We propose an efficient and scalable recommendation via item-item graph partitioning (ERGP)
- Score: 10.390315462253726
- License: http://creativecommons.org/licenses/by-sa/4.0/
- Abstract: Collaborative filtering (CF) is a widely searched problem in recommender
systems. Linear autoencoder is a kind of well-established method for CF, which
estimates item-item relations through encoding user-item interactions.
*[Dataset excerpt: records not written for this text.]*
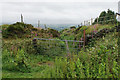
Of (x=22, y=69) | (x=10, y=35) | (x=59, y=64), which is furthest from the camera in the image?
(x=10, y=35)

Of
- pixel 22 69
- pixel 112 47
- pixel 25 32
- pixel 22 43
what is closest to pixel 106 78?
pixel 112 47

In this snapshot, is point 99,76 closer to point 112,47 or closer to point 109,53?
point 109,53

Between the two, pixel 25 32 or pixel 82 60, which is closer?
pixel 82 60

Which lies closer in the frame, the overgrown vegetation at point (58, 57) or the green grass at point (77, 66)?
the green grass at point (77, 66)

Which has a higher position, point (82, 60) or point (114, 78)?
point (82, 60)

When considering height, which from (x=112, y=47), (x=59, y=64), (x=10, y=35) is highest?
(x=10, y=35)

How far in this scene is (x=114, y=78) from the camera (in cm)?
375

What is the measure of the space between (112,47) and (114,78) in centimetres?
208

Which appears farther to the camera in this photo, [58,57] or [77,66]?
[58,57]

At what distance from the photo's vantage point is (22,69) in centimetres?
533

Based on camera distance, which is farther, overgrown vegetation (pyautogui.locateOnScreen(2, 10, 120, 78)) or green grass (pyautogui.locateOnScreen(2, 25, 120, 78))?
overgrown vegetation (pyautogui.locateOnScreen(2, 10, 120, 78))

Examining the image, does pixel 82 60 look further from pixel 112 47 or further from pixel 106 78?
pixel 112 47

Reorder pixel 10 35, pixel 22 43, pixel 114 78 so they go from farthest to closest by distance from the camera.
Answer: pixel 10 35 → pixel 22 43 → pixel 114 78

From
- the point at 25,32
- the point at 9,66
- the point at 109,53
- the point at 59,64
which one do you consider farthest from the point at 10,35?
the point at 109,53
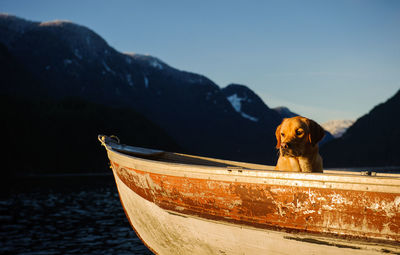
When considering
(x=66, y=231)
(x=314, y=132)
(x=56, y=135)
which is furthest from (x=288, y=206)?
(x=56, y=135)

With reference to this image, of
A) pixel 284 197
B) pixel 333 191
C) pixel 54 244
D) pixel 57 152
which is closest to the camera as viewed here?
pixel 333 191

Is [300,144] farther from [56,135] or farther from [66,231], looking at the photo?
[56,135]

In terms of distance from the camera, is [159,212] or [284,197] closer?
[284,197]

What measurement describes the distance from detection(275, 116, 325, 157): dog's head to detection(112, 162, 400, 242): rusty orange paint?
887 mm

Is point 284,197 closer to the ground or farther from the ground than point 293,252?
farther from the ground

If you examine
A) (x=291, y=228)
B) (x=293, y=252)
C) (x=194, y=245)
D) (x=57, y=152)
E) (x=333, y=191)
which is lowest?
(x=57, y=152)

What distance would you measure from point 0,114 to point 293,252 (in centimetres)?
17617

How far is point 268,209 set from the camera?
527 cm

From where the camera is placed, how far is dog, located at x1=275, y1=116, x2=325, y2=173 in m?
5.71

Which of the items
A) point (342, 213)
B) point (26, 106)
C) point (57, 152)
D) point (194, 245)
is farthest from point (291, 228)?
point (26, 106)

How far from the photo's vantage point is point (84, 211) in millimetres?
40188

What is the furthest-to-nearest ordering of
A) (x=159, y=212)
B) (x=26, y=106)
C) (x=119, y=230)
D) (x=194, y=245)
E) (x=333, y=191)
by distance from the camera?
(x=26, y=106) < (x=119, y=230) < (x=159, y=212) < (x=194, y=245) < (x=333, y=191)

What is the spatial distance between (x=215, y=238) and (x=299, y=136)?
2.45 metres

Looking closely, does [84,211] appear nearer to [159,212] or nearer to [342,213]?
[159,212]
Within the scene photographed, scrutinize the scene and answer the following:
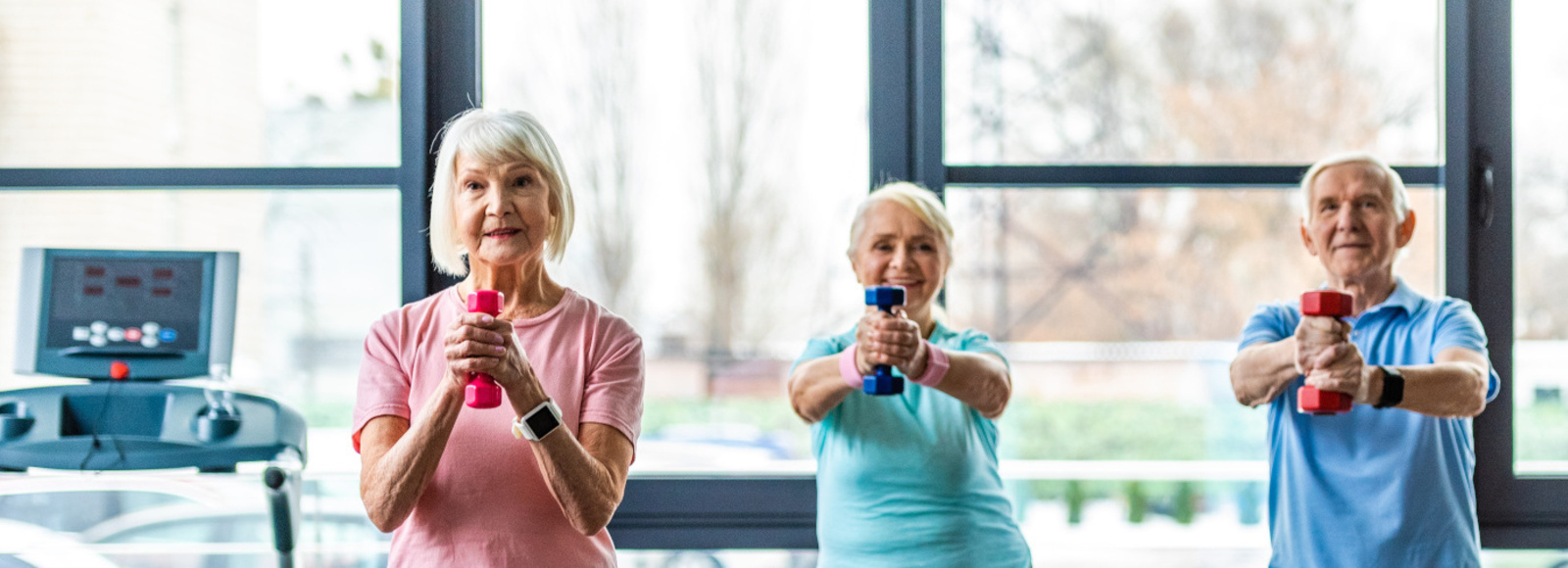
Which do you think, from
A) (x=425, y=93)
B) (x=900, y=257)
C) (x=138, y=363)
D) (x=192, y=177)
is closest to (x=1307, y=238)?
(x=900, y=257)

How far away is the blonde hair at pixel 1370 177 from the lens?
1.79m

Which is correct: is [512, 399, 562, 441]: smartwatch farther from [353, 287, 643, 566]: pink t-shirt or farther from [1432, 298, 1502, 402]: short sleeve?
[1432, 298, 1502, 402]: short sleeve

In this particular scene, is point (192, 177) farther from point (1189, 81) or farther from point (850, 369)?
point (1189, 81)

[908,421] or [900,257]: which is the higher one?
[900,257]

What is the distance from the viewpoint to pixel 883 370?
5.29ft

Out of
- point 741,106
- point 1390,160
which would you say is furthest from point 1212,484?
point 741,106

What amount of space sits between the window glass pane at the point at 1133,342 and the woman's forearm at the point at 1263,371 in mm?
548

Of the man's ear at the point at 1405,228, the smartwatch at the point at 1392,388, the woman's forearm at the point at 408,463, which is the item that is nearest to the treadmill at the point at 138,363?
the woman's forearm at the point at 408,463

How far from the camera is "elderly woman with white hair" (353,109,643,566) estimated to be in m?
1.33

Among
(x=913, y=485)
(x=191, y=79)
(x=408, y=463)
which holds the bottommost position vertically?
(x=913, y=485)

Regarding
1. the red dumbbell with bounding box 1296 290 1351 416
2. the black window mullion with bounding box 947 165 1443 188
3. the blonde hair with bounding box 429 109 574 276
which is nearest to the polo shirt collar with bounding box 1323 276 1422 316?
the red dumbbell with bounding box 1296 290 1351 416

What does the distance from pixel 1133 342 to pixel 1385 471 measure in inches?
52.4

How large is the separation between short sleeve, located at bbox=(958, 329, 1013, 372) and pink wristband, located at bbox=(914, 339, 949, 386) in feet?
0.52

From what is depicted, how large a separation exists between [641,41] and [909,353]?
178 centimetres
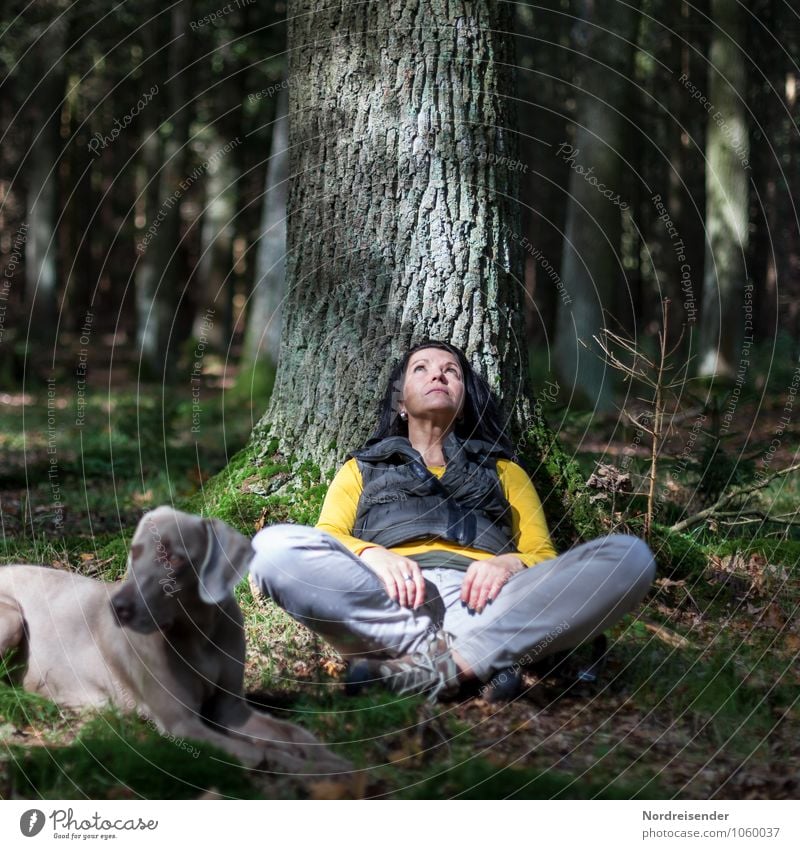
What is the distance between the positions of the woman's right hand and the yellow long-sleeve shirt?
152 mm

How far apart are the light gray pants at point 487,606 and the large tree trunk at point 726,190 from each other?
11.2 metres

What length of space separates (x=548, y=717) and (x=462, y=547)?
0.86 metres

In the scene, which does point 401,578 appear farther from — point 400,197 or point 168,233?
point 168,233

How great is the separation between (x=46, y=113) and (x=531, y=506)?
59.2ft

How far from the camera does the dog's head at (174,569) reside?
341cm

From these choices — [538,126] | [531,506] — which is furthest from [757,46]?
[531,506]

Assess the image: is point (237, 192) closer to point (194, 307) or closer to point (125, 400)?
point (194, 307)

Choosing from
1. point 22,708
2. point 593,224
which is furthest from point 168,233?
point 22,708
Despite
the excellent performance of linear autoencoders, the rapidly increasing
computational and storage costs caused by the growing number of items limit
their scalabilities in large-scale real-world scenarios. Recently, graph-based
approaches have achieved success on CF with high scalability, and have been
shown to have commonalities with linear autoencoders in user-item interaction
modeling. Motivated by this, we propose an efficient and scalable
recommendation via item-item graph partitioning (ERGP), aiming to address the
limitations of linear autoencoders. In particular, a recursive graph
partitioning strategy is proposed to ensure that the item set is divided into
several partitions of finite size. Linear autoencoders encode user-item
interactions within partitions while preserving global information across the
entire item set. This allows ERGP to have guaranteed efficiency and high
scalability when the number of items increases. Experiments conducted on 3
public datasets and 3 open benchmarking datasets demonstrate the effectiveness
of ERGP, which outperforms state-of-the-art models with lower training time and
storage costs.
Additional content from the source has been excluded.